• **EXCERPT TO READ**
------------------------------------------------

# [SOLVED] How big is a packet?



## Gene145 (Sep 21, 2007)

I am evaluating ISP's with the hope of switching. One of the alternatives allows (say) 3 GB/month in the basic fee, and I am trying to understand how much that really is, compared to what I normally use. 

Is there some way in Firefox or Windows to know how much I send and receive? 

I use a D-link router that seems to keep track of packets, but I don't know how big a packet is.......

Any advice? 

Thanks for any help.


----------



## born02die (Jul 29, 2009)

*Re: How big is a packet?*

there really isn't an exact measurement on how big or small a packet is. it just a group of data (bit,character or byte) formatted together for transport control purposes. so a certain packet can contain more characters than another packet. :wink:


----------



## JeKyL (Mar 18, 2009)

*Re: How big is a packet?*

Hello,

Hope this helps a little.

Microsoft Windows computers default to a maximum packet size of 1500 bytes for broadband connections and 576 bytes for dialup connections. 
(http://compnetworking.about.com/od/networkprotocols/g/mtu-maximum.htm)

JeKyL


----------



## Gene145 (Sep 21, 2007)

*Re: How big is a packet?*

Thanks, at least now I can guess that 5 million packets is potentially 7.5 GB. It ay not be exactly correct but it is better than nothing.

Thanks again!


----------



## JeKyL (Mar 18, 2009)

*Re: How big is a packet?*

Your welcome Gene45

P.S. If you think this has answered your question please mark this thread as solved. 

Thanks 

Have a nice Weekend! :wave:

JeKyL


----------

------------------------------------------------

• **ENTRIES SHOWN**

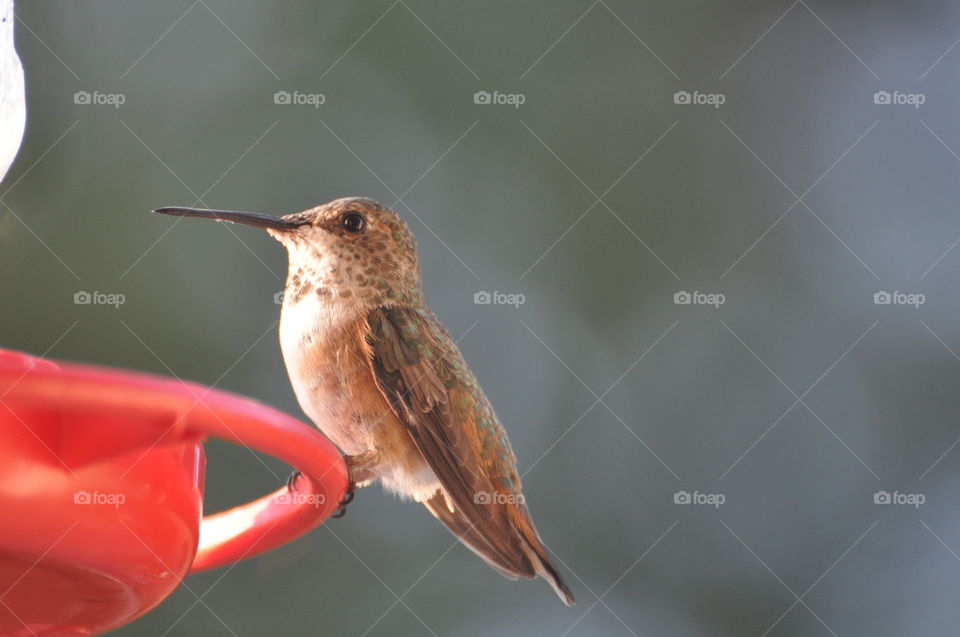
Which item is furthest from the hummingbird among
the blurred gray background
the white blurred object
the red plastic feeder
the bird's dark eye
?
the blurred gray background

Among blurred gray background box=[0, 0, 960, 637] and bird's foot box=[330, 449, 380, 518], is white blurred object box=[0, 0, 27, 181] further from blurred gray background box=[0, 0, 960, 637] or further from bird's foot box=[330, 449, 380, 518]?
blurred gray background box=[0, 0, 960, 637]

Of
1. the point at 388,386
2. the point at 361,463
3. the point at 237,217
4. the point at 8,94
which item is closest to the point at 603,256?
the point at 388,386

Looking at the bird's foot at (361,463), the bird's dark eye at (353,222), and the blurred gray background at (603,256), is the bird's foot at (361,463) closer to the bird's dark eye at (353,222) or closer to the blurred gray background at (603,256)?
the bird's dark eye at (353,222)

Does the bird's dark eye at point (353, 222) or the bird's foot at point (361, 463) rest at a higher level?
the bird's dark eye at point (353, 222)

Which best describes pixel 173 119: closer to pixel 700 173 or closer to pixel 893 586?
pixel 700 173

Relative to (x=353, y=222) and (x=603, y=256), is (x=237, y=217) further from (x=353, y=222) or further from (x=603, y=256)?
(x=603, y=256)

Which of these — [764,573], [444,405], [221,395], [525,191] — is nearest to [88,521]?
[221,395]

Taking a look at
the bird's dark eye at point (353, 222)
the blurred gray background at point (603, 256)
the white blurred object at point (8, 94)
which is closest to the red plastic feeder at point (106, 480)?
the white blurred object at point (8, 94)

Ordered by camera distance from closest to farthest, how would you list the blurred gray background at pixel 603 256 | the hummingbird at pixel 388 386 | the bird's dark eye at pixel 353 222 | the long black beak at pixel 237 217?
1. the long black beak at pixel 237 217
2. the hummingbird at pixel 388 386
3. the bird's dark eye at pixel 353 222
4. the blurred gray background at pixel 603 256
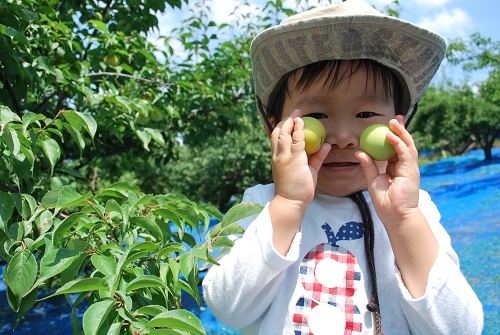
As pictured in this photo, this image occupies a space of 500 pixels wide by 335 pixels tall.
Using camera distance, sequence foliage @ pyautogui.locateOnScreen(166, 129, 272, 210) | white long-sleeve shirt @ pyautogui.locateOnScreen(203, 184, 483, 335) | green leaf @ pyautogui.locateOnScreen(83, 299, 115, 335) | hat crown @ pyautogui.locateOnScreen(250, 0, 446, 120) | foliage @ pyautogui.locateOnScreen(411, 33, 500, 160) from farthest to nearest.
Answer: foliage @ pyautogui.locateOnScreen(411, 33, 500, 160) < foliage @ pyautogui.locateOnScreen(166, 129, 272, 210) < hat crown @ pyautogui.locateOnScreen(250, 0, 446, 120) < white long-sleeve shirt @ pyautogui.locateOnScreen(203, 184, 483, 335) < green leaf @ pyautogui.locateOnScreen(83, 299, 115, 335)

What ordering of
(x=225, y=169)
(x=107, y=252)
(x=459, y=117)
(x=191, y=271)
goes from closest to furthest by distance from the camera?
(x=191, y=271) → (x=107, y=252) → (x=225, y=169) → (x=459, y=117)

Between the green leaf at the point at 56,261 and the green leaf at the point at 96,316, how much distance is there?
129 millimetres


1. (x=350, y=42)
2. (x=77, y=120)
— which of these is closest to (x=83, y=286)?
(x=77, y=120)

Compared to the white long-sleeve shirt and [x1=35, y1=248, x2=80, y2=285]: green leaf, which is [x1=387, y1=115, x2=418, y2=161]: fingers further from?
[x1=35, y1=248, x2=80, y2=285]: green leaf

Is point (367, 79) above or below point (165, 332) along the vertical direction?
above

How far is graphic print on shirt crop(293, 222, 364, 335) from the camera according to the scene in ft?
3.14

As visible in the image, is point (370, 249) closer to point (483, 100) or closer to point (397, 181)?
point (397, 181)

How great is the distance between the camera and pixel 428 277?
0.87m

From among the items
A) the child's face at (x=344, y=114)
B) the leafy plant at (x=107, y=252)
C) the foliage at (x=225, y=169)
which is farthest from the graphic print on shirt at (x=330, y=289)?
the foliage at (x=225, y=169)

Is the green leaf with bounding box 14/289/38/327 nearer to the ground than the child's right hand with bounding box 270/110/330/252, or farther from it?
nearer to the ground

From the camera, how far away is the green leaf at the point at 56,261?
77cm

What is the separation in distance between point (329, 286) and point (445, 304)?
22 centimetres

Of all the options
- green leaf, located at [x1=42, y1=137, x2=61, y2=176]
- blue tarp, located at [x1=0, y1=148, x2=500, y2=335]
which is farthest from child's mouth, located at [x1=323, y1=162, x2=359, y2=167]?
blue tarp, located at [x1=0, y1=148, x2=500, y2=335]

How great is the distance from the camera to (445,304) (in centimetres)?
86
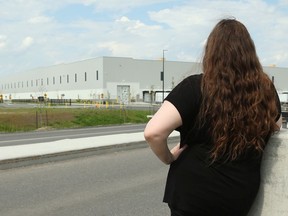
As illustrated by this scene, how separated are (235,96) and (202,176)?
475 millimetres

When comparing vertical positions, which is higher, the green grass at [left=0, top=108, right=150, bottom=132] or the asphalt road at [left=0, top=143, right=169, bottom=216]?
the asphalt road at [left=0, top=143, right=169, bottom=216]

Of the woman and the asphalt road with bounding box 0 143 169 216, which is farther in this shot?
the asphalt road with bounding box 0 143 169 216

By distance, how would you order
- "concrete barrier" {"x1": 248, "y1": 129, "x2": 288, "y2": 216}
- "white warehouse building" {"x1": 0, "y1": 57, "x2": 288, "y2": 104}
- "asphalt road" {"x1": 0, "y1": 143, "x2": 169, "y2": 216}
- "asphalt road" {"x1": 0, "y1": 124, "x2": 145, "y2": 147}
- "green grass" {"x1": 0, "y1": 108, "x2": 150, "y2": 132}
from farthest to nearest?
1. "white warehouse building" {"x1": 0, "y1": 57, "x2": 288, "y2": 104}
2. "green grass" {"x1": 0, "y1": 108, "x2": 150, "y2": 132}
3. "asphalt road" {"x1": 0, "y1": 124, "x2": 145, "y2": 147}
4. "asphalt road" {"x1": 0, "y1": 143, "x2": 169, "y2": 216}
5. "concrete barrier" {"x1": 248, "y1": 129, "x2": 288, "y2": 216}

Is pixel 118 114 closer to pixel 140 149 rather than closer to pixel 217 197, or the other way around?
pixel 140 149

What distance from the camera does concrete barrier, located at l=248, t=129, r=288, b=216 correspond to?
8.19ft

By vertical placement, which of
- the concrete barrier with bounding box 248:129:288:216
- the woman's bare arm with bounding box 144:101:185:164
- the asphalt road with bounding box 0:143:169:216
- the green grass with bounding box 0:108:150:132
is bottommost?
the green grass with bounding box 0:108:150:132

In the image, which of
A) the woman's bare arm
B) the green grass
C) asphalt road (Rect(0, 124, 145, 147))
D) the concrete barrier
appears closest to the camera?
the woman's bare arm

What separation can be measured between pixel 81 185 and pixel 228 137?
5.50 metres

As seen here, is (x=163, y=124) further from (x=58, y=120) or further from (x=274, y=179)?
(x=58, y=120)

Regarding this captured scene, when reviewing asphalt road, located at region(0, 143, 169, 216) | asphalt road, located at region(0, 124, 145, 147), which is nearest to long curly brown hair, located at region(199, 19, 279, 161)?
asphalt road, located at region(0, 143, 169, 216)

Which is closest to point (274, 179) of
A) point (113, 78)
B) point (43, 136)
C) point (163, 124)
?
point (163, 124)

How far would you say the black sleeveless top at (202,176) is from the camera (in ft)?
7.73

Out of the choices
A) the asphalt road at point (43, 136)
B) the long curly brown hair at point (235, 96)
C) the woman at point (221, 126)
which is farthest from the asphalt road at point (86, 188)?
the asphalt road at point (43, 136)

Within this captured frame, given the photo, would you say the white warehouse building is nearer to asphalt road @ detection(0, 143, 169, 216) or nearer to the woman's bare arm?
asphalt road @ detection(0, 143, 169, 216)
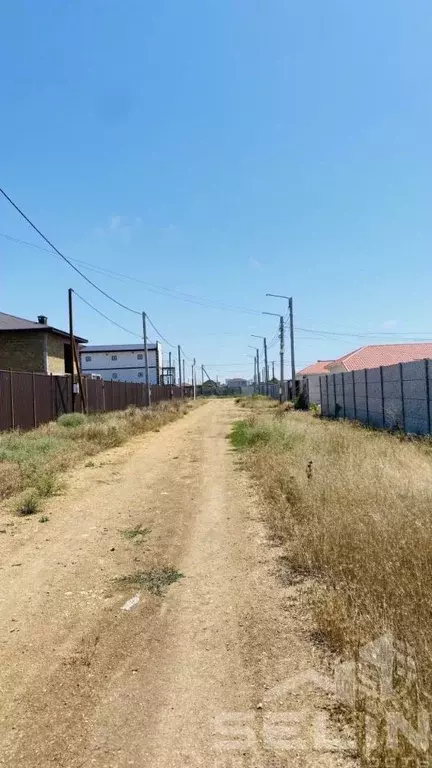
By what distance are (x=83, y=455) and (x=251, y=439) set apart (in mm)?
4861

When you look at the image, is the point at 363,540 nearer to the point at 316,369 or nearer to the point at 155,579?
the point at 155,579

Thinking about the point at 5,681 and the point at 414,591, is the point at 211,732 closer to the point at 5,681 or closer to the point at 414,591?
the point at 5,681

------------------------------------------------

• **EXERCISE**
Reproduce the passage of the forum thread about packet size that opens with the words containing "# [SOLVED] How" and closes with "Any advice?". Rely only on the forum thread about packet size, not on the material.

• **ANSWER IN FULL**
# [SOLVED] How big is a packet?



## Gene145 (Sep 21, 2007)

I am evaluating ISP's with the hope of switching. One of the alternatives allows (say) 3 GB/month in the basic fee, and I am trying to understand how much that really is, compared to what I normally use. 

Is there some way in Firefox or Windows to know how much I send and receive? 

I use a D-link router that seems to keep track of packets, but I don't know how big a packet is.......

Any advice?